With the pictures omitted, write out the entries that follow exactly as they stand.

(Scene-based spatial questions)
○ ○ ○ ○ ○ ○ ○
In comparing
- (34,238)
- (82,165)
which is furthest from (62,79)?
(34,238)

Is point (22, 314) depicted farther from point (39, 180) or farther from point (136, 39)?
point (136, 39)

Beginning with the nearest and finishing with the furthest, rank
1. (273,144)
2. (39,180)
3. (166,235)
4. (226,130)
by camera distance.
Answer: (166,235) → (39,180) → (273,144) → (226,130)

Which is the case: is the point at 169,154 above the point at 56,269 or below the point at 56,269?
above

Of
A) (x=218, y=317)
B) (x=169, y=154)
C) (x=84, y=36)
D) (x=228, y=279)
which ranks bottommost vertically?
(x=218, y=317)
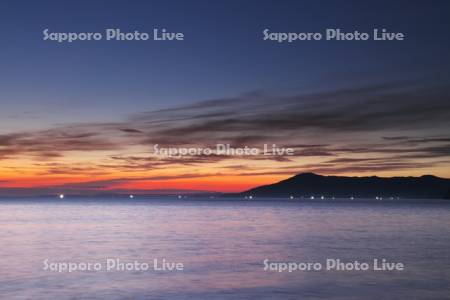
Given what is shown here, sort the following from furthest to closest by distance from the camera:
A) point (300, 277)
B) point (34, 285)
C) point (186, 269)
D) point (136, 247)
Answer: point (136, 247), point (186, 269), point (300, 277), point (34, 285)

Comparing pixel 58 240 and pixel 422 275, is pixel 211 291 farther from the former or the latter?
pixel 58 240

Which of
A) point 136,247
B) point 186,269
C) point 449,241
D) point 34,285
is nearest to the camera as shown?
point 34,285

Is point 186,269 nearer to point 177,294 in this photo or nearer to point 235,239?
point 177,294

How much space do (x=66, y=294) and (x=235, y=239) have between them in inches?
1264

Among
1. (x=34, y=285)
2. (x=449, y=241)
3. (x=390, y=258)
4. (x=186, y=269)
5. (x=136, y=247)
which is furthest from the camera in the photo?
(x=449, y=241)

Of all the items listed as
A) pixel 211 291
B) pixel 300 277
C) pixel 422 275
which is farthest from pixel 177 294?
pixel 422 275

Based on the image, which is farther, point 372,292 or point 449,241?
point 449,241

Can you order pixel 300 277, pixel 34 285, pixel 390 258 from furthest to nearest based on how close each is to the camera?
pixel 390 258, pixel 300 277, pixel 34 285

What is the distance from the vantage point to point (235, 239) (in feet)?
194

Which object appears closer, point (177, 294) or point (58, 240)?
point (177, 294)

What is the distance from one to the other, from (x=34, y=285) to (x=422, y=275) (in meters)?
22.3

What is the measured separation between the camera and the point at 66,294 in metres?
28.4

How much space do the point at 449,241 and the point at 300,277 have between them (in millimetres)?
30874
○ ○ ○ ○ ○ ○ ○
[Response to the exercise]
In comparing
- (34,238)
- (82,165)
which is furthest from (62,79)?
(34,238)

Is point (22, 314) depicted farther from point (39, 180) or farther from point (136, 39)?
point (136, 39)

Beginning with the nearest and finishing with the furthest, rank
1. (273,144)
2. (39,180)
3. (166,235)
4. (226,130)
by camera distance.
Answer: (166,235) → (39,180) → (273,144) → (226,130)

Which is the case: is the point at 169,154 above the point at 56,269 or below the point at 56,269?
above

Of
A) (x=218, y=317)
B) (x=169, y=154)
C) (x=84, y=36)
D) (x=228, y=279)
which ranks bottommost vertically?
(x=218, y=317)
Given what is shown here, sort the following from furthest to closest by distance from the camera:
A) point (300, 277)
B) point (34, 285)
C) point (186, 269)
D) point (136, 247)
Answer: point (136, 247), point (186, 269), point (300, 277), point (34, 285)

Comparing pixel 58 240 and pixel 422 275, is pixel 211 291 farther from the former or the latter?
pixel 58 240

Which of
A) point 136,247
B) point 186,269
C) point 449,241
D) point 34,285
is nearest to the camera as shown?
point 34,285

Is point 186,269 nearer to point 177,294 in this photo or nearer to point 235,239?
point 177,294

How much space do (x=66, y=294) and (x=235, y=239) have between them in inches?
1264

Among
1. (x=34, y=285)
2. (x=449, y=241)
3. (x=390, y=258)
4. (x=186, y=269)
5. (x=136, y=247)
which is furthest from the camera in the photo?
(x=449, y=241)

Of all the items listed as
A) pixel 211 291
B) pixel 300 277
C) pixel 422 275
which is farthest from pixel 177 294?
pixel 422 275

Based on the image, which is farther, point 372,292 or point 449,241?
point 449,241

Can you order pixel 300 277, pixel 34 285, pixel 390 258 from furthest to nearest based on how close each is to the camera?
pixel 390 258, pixel 300 277, pixel 34 285

What is the distance from the vantage point to point (235, 239) (in feet)?
194

Which object appears closer, point (177, 294) or point (58, 240)?
point (177, 294)

What is the distance from one to the other, from (x=34, y=285) to (x=422, y=275) (in meters)?
22.3

What is the measured separation between the camera and the point at 66,294 in metres?
28.4

How much space do the point at 449,241 and the point at 300,277 have between them (in millimetres)?
30874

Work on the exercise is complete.